»»
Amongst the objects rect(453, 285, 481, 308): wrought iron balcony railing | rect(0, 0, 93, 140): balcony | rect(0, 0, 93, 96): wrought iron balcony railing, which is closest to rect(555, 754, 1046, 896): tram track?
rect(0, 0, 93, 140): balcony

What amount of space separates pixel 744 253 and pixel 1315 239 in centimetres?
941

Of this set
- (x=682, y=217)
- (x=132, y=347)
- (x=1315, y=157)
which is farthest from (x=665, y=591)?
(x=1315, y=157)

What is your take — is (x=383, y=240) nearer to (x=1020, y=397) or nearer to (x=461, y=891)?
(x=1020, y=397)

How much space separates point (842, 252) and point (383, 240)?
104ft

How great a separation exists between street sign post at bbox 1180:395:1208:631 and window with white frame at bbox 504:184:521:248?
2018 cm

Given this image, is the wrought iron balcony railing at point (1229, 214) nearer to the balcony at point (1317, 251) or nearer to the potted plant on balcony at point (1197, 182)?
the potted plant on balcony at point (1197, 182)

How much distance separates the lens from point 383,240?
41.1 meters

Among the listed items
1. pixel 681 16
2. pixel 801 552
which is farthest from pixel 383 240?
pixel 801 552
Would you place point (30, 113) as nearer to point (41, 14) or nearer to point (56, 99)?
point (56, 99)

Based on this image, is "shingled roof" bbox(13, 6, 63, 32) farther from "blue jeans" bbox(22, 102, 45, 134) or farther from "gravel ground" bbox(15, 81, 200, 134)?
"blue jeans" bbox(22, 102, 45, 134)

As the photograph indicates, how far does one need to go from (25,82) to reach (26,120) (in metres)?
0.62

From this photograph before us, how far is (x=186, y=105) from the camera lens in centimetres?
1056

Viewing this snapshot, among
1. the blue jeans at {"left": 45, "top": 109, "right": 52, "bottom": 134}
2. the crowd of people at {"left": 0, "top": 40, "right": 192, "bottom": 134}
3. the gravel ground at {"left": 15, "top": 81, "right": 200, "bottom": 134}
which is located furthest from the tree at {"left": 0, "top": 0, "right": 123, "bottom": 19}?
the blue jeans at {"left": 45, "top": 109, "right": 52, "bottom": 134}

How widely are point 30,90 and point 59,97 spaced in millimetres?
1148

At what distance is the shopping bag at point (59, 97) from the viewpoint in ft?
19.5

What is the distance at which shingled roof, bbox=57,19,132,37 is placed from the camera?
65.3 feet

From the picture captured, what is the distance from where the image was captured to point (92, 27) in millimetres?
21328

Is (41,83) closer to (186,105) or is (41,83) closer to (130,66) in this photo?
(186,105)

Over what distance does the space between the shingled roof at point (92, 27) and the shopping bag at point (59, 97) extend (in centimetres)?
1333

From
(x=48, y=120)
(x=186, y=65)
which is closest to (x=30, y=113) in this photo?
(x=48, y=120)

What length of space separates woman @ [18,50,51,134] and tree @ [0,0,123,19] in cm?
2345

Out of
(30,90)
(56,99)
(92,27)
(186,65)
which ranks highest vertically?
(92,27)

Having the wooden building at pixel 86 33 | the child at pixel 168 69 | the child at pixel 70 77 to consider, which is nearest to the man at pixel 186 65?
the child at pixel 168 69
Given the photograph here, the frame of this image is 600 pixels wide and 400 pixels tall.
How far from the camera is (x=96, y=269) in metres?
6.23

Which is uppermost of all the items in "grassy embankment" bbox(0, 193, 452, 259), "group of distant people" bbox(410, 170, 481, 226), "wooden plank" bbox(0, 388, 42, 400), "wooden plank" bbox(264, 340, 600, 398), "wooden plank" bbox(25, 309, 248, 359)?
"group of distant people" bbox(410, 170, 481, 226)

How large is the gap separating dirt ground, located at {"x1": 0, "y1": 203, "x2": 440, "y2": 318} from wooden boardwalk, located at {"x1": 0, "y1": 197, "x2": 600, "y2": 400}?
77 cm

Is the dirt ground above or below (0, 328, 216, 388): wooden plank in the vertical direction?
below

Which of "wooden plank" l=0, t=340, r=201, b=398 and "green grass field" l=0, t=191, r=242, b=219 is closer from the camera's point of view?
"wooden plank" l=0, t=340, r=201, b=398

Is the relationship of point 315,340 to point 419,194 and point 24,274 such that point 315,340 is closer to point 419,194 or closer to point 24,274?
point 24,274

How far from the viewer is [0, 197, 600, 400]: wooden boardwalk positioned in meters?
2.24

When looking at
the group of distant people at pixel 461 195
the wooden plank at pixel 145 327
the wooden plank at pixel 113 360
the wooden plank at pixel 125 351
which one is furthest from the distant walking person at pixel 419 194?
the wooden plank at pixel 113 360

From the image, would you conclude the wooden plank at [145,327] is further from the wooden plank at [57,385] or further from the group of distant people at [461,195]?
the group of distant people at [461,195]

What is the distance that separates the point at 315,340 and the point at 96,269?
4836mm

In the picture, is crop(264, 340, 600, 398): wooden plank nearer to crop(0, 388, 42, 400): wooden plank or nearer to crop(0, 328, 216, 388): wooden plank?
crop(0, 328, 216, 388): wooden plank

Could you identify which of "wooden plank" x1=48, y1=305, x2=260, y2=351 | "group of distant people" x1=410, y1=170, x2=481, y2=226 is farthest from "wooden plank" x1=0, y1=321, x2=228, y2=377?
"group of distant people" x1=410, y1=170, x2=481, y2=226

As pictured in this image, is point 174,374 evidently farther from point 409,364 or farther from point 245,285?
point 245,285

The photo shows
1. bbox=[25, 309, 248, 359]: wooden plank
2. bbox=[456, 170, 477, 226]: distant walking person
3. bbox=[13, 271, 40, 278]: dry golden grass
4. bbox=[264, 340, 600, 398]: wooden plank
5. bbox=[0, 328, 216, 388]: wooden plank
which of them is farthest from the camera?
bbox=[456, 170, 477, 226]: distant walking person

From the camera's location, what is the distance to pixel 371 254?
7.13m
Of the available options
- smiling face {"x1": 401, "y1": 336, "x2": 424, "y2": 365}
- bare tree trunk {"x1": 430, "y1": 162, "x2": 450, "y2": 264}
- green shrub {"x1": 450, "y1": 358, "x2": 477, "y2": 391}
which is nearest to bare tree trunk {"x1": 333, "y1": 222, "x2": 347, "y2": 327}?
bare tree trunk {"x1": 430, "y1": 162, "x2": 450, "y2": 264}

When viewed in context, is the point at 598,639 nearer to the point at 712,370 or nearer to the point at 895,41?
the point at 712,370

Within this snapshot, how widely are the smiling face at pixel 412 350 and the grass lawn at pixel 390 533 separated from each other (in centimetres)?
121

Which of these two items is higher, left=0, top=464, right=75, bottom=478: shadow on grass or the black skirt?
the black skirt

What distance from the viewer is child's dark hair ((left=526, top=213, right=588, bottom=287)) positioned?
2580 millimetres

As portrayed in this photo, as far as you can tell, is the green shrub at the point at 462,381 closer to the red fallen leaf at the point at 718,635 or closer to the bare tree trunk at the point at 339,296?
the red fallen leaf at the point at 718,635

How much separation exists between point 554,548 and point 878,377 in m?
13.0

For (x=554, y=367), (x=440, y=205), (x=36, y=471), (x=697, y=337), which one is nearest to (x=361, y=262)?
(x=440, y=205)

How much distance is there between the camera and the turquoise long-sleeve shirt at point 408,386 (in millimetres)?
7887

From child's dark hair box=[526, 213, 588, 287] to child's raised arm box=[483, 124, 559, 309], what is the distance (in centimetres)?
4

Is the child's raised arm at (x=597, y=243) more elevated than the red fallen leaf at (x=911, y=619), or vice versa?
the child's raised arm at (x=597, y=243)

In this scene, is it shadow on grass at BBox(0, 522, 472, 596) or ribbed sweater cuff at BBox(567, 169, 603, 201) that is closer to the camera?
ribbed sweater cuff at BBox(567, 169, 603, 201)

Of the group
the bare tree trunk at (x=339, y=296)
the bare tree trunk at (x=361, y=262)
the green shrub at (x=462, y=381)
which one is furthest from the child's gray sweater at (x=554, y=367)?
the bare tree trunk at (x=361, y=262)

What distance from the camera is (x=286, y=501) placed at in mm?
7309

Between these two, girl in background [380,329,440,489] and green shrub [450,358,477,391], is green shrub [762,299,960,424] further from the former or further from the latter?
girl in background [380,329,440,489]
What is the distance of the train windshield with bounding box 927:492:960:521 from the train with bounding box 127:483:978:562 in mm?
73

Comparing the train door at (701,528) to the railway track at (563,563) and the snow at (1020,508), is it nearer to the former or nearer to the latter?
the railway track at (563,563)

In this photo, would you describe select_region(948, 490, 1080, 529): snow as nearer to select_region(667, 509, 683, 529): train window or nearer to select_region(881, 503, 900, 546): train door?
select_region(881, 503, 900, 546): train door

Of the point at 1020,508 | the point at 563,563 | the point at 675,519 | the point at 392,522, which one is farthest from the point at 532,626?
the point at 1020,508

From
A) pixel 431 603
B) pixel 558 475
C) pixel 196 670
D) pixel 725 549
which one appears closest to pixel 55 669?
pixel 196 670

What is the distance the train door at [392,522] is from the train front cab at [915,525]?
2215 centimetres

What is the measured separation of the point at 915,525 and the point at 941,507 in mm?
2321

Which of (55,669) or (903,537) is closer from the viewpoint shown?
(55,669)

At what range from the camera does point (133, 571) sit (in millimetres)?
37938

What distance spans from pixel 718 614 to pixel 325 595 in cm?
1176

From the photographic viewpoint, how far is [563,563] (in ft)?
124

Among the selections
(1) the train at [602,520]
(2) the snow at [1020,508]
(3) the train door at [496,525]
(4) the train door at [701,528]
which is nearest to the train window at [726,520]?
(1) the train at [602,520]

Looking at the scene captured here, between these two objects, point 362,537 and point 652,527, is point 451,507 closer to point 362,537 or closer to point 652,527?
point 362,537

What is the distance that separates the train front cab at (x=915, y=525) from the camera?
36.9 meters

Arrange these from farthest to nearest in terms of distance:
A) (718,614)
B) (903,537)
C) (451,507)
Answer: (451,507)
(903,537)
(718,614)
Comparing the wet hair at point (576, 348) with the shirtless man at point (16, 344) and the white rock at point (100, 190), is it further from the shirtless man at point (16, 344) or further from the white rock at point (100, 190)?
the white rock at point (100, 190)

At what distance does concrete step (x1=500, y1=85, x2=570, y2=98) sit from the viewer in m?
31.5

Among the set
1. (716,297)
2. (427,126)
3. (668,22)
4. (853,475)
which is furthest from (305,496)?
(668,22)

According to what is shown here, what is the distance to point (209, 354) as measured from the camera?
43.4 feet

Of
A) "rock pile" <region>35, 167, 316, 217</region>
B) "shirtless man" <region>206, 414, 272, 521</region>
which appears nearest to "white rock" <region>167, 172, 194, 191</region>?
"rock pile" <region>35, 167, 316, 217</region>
««
▶ _AIM OF THE TASK_
Reproduce the items above verbatim, starting with the line that contains "Within this snapshot, how" and going on through the line that contains "2580 millimetres".

▶ _SOLUTION TO THE EXERCISE_
Within this snapshot, how widely are the smiling face at pixel 412 350 and the grass lawn at pixel 390 533 separated from each other (in centimetres)?
121

Which of these two items is higher, left=0, top=464, right=75, bottom=478: shadow on grass or the black skirt?
the black skirt

What distance from the viewer is child's dark hair ((left=526, top=213, right=588, bottom=287)) positioned?
2580 millimetres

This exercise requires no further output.